I ran probes against the OpenAI Realtime API (gpt-4o-realtime-preview-2025-06-03) to characterize cancel semantics:

  • Cancel WITH response_id while concurrent responses are in flight: cancels the targeted response cleanly. Other in-flight responses continue.
  • Cancel WITHOUT response_id while concurrent responses are in flight: NO-OP. Neither response cancelled.
  • Cancel WITHOUT response_id when only one response is in flight: cancels that response (current single-slot behavior).

The relevant source code is at livekit-plugins/livekit-plugins-openai/livekit/plugins/openai/realtime/realtime_model.py lines 1542-1545:

def interrupt(self) -> None:
    self.send_event(
        ResponseCancelEvent(type="response.cancel")  # no response_id
    )

Proposed fix

interrupt() should iterate the in-flight response IDs and emit one ResponseCancelEvent per in-flight response, with each event carrying its specific response_id:

def interrupt(self) -> None:
    """Cancel all in-flight responses on this session."""
    # Today, _current_generation is a single slot; iterate accordingly.
    # If the slot model is later refactored to a dict, iterate dict keys.
    if self._current_generation is not None:
        response_id = self._current_generation.response_id  # if available
        if response_id:
            self.send_event(
                ResponseCancelEvent(
                    type="response.cancel",
                    response_id=response_id,
                )
            )
        else:
            # Fallback to no-response_id cancel for backward compat
            self.send_event(ResponseCancelEvent(type="response.cancel"))

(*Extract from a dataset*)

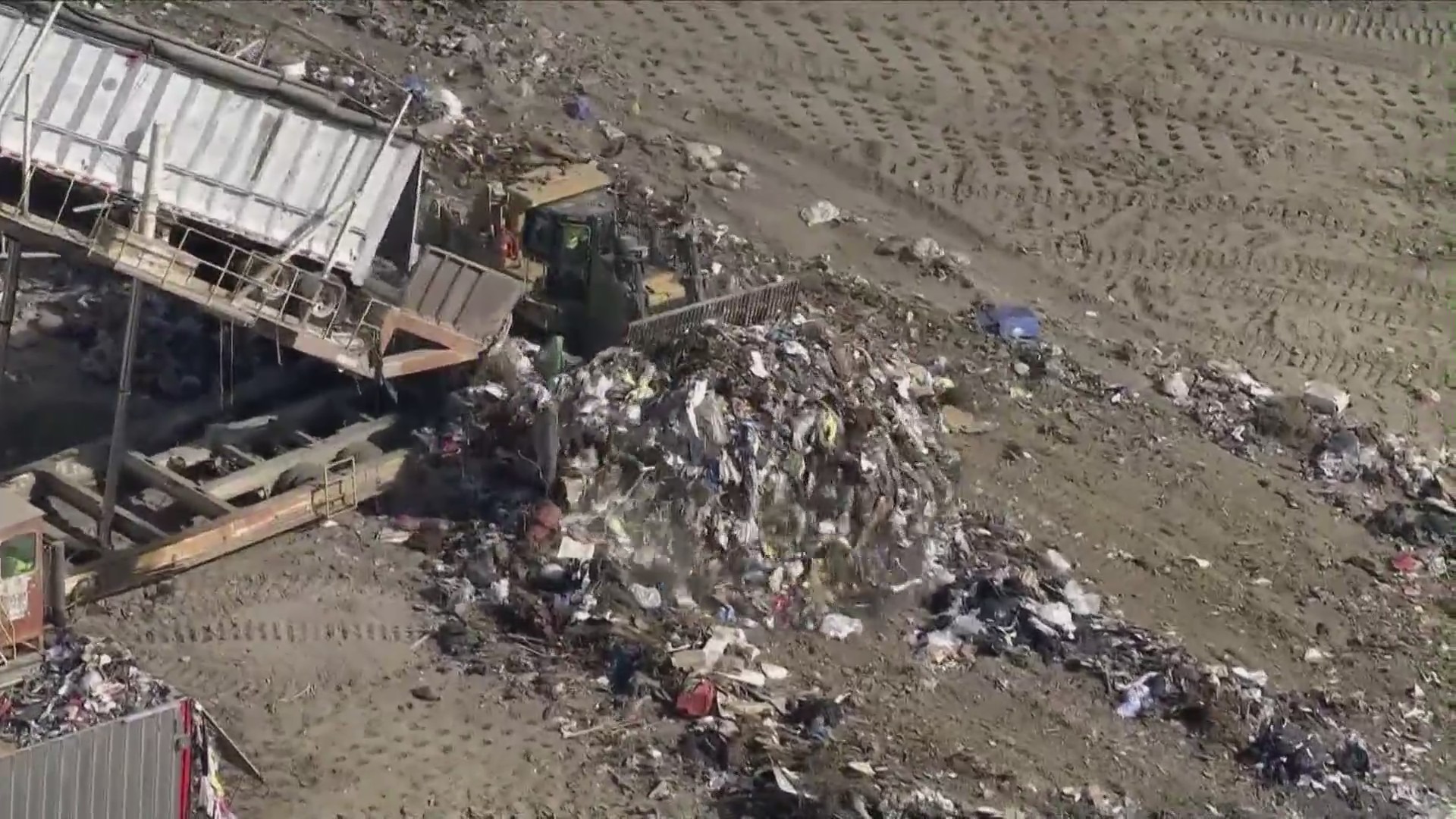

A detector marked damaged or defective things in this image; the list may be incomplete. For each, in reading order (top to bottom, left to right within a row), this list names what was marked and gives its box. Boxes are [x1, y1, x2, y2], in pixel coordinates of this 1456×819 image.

Under a future dict-based refactor, this becomes:

def interrupt(self) -> None:
    for response_id in list(self._generations.keys()):
        self.send_event(
            ResponseCancelEvent(type="response.cancel", response_id=response_id)
        )

Why file this now even though the bug is latent

This issue is filed proactively because:

  1. The bug becomes active the moment any concurrent-response support lands (e.g., the dict refactor motivated by OpenAI Realtime API audio cuts off intermittently before finishing playback #1988).
  2. The fix is small (~10 LOC) and orthogonal to other concerns; can ship in either the dict refactor PR or as a tiny standalone PR.
  3. Documenting the empirical cancel semantics here helps future contributors who find the source-code race comment at realtime_model.py:1870 (which documents an adjacent race — response.done without prior response.created) and wonder about cancel semantics more broadly.

Acceptance criteria

  • RealtimeSession.interrupt() cancels all in-flight responses correctly under both single-slot AND any future multi-instance state model.
  • A test verifies the cancel-with-response_id path explicitly.
  • Substrate behavior documented in source-code comment near the implementation.